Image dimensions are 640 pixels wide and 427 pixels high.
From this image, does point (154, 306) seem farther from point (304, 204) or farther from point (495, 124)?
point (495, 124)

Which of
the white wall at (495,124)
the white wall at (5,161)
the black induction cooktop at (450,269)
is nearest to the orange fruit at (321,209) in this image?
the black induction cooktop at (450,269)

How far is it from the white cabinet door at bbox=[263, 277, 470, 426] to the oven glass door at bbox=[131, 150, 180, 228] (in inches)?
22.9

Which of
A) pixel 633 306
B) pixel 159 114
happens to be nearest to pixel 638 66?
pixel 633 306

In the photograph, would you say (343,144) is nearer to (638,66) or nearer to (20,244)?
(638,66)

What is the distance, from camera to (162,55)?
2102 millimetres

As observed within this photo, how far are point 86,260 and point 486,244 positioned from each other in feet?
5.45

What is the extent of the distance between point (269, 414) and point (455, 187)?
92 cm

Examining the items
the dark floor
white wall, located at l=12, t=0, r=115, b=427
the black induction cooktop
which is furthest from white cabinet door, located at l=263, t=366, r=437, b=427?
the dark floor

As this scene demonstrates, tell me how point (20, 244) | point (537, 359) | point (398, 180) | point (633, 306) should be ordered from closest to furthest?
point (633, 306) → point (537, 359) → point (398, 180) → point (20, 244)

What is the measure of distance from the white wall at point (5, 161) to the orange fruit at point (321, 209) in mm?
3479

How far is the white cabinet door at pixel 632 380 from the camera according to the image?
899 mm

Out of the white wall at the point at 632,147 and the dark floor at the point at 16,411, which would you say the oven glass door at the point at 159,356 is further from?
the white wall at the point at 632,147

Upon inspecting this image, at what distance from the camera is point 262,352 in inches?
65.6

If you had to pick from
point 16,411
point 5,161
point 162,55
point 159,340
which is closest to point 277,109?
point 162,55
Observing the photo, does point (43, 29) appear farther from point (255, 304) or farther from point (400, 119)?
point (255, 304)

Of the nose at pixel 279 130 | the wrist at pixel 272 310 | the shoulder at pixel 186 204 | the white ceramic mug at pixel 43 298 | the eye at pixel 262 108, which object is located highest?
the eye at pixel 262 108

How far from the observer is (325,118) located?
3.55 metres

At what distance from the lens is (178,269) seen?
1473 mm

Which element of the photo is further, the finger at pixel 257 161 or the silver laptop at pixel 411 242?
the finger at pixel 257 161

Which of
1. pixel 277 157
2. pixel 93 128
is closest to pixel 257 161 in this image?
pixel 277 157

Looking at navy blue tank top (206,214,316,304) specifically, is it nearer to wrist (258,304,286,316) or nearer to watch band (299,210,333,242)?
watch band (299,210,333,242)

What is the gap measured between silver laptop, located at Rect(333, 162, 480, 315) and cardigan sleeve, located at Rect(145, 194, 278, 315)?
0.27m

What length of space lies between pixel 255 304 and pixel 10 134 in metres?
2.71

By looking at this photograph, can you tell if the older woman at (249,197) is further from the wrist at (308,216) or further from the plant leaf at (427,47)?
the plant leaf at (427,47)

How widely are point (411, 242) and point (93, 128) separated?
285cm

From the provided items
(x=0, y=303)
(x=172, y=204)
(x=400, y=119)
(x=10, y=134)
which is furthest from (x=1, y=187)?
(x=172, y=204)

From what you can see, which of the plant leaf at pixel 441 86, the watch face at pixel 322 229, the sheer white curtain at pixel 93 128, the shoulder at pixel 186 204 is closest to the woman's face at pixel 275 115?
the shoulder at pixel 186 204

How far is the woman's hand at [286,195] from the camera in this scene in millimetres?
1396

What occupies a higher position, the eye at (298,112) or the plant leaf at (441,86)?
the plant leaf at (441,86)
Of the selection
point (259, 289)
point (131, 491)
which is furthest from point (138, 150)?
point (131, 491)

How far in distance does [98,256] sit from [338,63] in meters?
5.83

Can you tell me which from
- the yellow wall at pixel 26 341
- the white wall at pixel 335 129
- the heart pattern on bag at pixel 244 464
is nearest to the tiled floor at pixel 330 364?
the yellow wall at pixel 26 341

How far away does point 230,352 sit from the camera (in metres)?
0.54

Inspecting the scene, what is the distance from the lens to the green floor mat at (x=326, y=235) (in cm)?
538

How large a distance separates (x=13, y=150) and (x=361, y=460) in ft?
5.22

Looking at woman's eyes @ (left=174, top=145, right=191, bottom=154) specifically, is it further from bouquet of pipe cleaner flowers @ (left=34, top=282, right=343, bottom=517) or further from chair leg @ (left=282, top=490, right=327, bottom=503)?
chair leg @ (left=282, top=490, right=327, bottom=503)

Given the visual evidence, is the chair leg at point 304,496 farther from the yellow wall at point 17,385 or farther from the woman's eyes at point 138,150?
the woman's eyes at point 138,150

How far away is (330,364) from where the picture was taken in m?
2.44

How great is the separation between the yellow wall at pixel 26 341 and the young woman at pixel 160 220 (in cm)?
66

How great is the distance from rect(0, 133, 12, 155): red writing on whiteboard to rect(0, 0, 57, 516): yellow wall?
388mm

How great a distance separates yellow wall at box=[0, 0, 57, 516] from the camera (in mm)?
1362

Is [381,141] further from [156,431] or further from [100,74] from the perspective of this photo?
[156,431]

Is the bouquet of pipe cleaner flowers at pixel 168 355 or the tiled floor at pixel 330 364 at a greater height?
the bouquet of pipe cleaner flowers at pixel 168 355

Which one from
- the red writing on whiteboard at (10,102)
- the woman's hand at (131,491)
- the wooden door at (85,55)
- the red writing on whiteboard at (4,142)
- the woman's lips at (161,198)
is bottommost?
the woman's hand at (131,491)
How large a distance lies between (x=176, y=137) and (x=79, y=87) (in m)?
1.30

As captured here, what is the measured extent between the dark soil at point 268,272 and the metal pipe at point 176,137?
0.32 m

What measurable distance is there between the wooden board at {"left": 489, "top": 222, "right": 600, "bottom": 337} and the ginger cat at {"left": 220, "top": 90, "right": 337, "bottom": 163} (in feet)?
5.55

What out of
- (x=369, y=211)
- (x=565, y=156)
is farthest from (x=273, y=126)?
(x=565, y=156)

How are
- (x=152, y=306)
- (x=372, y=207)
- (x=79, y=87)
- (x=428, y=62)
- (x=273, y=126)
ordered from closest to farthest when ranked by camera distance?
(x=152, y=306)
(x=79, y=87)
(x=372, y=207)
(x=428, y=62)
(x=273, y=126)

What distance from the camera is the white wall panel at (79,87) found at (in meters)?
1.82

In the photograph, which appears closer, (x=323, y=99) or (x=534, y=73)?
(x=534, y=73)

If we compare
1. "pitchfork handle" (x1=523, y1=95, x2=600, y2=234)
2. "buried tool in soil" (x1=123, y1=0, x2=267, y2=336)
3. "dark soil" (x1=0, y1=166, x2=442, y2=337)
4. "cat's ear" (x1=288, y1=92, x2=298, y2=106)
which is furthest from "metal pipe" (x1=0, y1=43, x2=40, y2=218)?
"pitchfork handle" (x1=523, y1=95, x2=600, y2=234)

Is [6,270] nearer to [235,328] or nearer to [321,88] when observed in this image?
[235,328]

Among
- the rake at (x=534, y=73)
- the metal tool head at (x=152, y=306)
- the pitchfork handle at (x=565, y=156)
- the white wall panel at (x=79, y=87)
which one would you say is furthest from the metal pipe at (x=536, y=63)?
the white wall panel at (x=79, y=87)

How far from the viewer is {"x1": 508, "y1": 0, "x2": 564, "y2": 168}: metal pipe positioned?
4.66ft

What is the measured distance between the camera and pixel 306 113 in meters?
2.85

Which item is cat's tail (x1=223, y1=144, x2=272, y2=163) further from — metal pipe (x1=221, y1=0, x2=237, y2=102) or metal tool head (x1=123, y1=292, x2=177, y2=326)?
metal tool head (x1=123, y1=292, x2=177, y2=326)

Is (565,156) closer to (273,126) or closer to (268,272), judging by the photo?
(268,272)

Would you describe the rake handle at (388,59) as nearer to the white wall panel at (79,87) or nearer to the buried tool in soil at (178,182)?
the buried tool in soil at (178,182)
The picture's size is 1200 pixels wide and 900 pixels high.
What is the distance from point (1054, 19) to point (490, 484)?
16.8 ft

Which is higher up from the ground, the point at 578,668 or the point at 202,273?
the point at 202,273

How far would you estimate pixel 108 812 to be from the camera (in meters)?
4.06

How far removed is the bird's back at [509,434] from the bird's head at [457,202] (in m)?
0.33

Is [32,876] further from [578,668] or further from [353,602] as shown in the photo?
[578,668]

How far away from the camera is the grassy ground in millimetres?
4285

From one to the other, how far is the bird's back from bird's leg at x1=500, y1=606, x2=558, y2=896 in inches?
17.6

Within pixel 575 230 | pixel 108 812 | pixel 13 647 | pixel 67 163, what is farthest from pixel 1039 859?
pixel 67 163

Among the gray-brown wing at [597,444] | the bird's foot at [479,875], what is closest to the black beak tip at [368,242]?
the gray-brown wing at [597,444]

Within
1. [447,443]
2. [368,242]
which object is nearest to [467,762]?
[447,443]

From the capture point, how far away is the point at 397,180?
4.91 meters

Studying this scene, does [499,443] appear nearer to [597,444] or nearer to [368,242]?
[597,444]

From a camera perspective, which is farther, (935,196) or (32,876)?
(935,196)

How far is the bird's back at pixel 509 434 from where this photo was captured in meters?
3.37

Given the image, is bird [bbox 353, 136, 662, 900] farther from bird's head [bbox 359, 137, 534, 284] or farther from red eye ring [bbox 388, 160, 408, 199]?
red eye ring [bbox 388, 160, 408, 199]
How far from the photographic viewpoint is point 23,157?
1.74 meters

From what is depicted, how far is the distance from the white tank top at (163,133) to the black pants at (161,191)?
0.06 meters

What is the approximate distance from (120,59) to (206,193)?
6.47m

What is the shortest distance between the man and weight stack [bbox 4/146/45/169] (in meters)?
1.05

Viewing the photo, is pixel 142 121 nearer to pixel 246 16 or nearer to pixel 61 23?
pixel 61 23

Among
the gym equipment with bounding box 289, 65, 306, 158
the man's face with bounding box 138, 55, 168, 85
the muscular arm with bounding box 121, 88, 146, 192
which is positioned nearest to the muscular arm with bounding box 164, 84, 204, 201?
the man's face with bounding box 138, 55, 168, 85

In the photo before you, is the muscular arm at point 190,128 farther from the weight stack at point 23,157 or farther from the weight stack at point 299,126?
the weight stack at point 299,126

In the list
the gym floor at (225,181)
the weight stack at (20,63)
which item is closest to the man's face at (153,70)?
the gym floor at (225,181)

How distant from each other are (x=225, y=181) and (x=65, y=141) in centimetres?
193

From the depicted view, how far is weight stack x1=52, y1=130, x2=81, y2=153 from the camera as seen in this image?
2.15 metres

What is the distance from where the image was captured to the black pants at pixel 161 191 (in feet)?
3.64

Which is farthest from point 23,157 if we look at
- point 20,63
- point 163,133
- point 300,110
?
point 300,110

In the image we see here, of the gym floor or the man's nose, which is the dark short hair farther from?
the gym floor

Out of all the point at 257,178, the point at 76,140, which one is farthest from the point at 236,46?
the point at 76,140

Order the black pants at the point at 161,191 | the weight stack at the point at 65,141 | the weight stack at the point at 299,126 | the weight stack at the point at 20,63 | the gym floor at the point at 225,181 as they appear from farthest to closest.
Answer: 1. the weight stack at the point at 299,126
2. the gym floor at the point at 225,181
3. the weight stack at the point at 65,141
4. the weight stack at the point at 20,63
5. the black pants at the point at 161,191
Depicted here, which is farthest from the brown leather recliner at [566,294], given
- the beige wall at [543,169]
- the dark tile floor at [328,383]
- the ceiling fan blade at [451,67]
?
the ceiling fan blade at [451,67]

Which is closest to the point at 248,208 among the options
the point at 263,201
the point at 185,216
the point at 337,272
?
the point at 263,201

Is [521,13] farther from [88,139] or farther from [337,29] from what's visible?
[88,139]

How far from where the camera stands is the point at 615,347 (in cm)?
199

#### EXERCISE GOAL
Reproduce the records from the line with "Examining the items" up to and including the line with "point (633, 306) →", changing "induction cooktop" to "electric cooktop" and keeping everything else the same.

#### REPLY
Examining the items
the dark floor
white wall, located at l=12, t=0, r=115, b=427
the black electric cooktop
which is furthest from white cabinet door, located at l=263, t=366, r=437, b=427?
the dark floor

As this scene demonstrates, tell me how point (20, 244) | point (537, 359) | point (398, 180) | point (633, 306) should be ordered from closest to furthest?
point (633, 306) → point (537, 359) → point (398, 180) → point (20, 244)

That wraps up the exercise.